Exercise instructions:
1. Extract the entries from their first line through the line containing "87.0 inches", both included, and reproduce those lines verbatim.
2. Write the next part of the passage on the Irish aviation industry, beginning after its final sentence.

Document segment:

Ashley said three reports on the impact on the aviation industry had been produced in the last year, and while there was a lot of value in this work, she said the reports are “sitting on shelves and gathering dust.” She said it is for the Government to act on their recommendations “as a matter of urgency.”
She said the recent Government announcements on the easing of restrictions said virtually nothing about aviation at all: “For most of us, the announcement was about good news and hope. But that glaring omission left thousands of workers in aviation with a sense of dread – not just that their future remains uncertain, but that their situation was barely worth a mention.
“The Government needs to decide if the halt on the industry is to be permanent or temporary. Only the State has the power and resources to preserve Ireland’s vital international connectivity – the connectivity that supports thousands of businesses and hundreds of thousands of jobs – over the coming months, and possibly years,” she said.

(Scene question entries)
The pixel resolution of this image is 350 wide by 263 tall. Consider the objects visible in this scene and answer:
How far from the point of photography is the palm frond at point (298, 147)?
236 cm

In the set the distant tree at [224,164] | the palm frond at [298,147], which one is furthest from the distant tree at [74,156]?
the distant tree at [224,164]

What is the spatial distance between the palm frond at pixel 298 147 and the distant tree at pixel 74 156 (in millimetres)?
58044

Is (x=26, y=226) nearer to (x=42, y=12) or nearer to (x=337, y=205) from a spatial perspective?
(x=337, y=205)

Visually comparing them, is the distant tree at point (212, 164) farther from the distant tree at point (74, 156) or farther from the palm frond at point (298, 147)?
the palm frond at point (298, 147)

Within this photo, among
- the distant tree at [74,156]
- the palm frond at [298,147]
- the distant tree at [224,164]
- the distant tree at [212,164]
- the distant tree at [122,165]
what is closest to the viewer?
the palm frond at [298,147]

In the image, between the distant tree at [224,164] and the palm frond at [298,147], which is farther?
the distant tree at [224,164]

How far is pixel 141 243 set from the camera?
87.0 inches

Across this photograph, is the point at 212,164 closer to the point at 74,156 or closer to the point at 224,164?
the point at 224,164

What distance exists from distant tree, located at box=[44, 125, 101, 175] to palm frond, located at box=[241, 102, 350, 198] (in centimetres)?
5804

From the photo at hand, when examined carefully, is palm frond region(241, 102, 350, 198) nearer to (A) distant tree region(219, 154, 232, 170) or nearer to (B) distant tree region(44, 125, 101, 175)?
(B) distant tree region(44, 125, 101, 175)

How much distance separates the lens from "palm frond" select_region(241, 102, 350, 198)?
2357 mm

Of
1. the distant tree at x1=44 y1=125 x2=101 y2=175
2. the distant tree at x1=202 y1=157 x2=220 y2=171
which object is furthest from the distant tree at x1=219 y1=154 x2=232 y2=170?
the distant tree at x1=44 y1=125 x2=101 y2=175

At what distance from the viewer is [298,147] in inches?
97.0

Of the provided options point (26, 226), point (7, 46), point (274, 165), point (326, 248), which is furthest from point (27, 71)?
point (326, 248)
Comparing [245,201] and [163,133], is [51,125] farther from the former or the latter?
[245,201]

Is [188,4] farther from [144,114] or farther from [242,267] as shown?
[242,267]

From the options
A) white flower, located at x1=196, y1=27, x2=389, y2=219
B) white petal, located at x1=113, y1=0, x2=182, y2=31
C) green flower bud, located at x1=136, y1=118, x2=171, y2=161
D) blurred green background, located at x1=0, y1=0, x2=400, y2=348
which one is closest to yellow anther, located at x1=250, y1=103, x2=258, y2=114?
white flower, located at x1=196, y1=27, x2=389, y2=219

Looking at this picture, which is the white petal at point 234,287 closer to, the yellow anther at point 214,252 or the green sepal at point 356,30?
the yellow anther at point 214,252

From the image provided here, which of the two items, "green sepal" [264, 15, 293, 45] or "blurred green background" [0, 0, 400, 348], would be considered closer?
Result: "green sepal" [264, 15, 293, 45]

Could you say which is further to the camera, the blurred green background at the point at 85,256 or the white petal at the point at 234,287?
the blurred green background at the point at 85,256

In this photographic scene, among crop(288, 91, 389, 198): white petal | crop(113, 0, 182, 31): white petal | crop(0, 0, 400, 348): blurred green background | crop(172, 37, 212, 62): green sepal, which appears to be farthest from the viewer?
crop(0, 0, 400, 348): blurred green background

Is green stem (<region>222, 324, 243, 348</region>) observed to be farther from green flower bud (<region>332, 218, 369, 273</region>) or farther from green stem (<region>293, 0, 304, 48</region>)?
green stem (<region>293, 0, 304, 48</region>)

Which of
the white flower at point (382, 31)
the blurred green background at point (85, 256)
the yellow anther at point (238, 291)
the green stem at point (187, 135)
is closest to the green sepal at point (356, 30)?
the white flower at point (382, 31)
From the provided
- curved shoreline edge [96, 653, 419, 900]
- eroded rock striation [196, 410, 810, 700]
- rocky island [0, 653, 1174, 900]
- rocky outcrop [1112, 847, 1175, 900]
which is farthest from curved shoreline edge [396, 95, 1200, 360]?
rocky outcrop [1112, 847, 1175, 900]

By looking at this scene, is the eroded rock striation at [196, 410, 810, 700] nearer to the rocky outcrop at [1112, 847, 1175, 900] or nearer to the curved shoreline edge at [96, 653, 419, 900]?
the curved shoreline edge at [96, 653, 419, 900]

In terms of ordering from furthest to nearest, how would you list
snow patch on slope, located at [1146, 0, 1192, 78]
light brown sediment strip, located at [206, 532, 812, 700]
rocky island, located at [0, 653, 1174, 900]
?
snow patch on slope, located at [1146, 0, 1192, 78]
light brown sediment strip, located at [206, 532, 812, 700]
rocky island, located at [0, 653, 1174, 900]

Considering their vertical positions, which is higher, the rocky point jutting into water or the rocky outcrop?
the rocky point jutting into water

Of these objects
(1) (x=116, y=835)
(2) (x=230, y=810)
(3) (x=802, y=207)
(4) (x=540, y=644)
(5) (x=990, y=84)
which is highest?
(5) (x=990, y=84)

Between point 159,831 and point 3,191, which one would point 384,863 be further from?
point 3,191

Replies:
1.
The pixel resolution of this image is 350 wide by 263 tall. Consider the objects visible in this scene and answer:
How far from the point of photography is the palm frond at point (298, 147)?
236 cm

In the set the distant tree at [224,164] | the palm frond at [298,147], which one is furthest from the distant tree at [74,156]?
the distant tree at [224,164]

What is the spatial distance between the palm frond at pixel 298 147 and the distant tree at pixel 74 156 (in millimetres)?
58044

Is (x=26, y=226) nearer to (x=42, y=12) or nearer to (x=337, y=205) from a spatial perspective?
(x=337, y=205)

Visually comparing them, is the distant tree at point (212, 164) farther from the distant tree at point (74, 156) or farther from the palm frond at point (298, 147)?
the palm frond at point (298, 147)

Within this photo, among
- the distant tree at [74,156]
- the palm frond at [298,147]
- the distant tree at [224,164]
- the distant tree at [212,164]
- the distant tree at [122,165]
what is closest to the viewer?
the palm frond at [298,147]

In the image, between the distant tree at [224,164] and the palm frond at [298,147], which is farther?
the distant tree at [224,164]

How far is pixel 141 243 set from the camera?
87.0 inches

2.
Ashley said aviation workers needed the Government to do better, to provide political leadership and foresight, and a clear roadmap setting out the return to international travel and hope to families waiting for news that they can be reunited with the loved ones living abroad.
She said Fórsa continues to call for an industry-specific approach “capable of maintaining the relationship between employees and employers and to position airlines and others to quickly bounce back once travel restrictions can be eased.”
Ashley called on the Government to provide the income supports to protect aviation jobs, offer clear guidance on when and how international travel will be allowed to resume, and re-open the Ireland-UK travel area.
Tardy and timid
Fórsa’s general secretary Kevin Callinan told the conference that the Government response to the aviation crisis, which is having an extremely negative effect on the Irish economy as a whole, continues to be “tardy and timid,” and told delegates that Fórsa has mobilised members to put pressure on elected representatives. “We’ve taken every opportunity to lobby for State action to shore up the sector and its staff in the short-term, and to ensure its full recovery in the medium to long-term,” he said.
Kevin added that the union has “constantly impressed upon the Government that aviation companies which impose compulsory redundancies, or off-shoring, should not benefit from State aid funded by Irish taxpayers.”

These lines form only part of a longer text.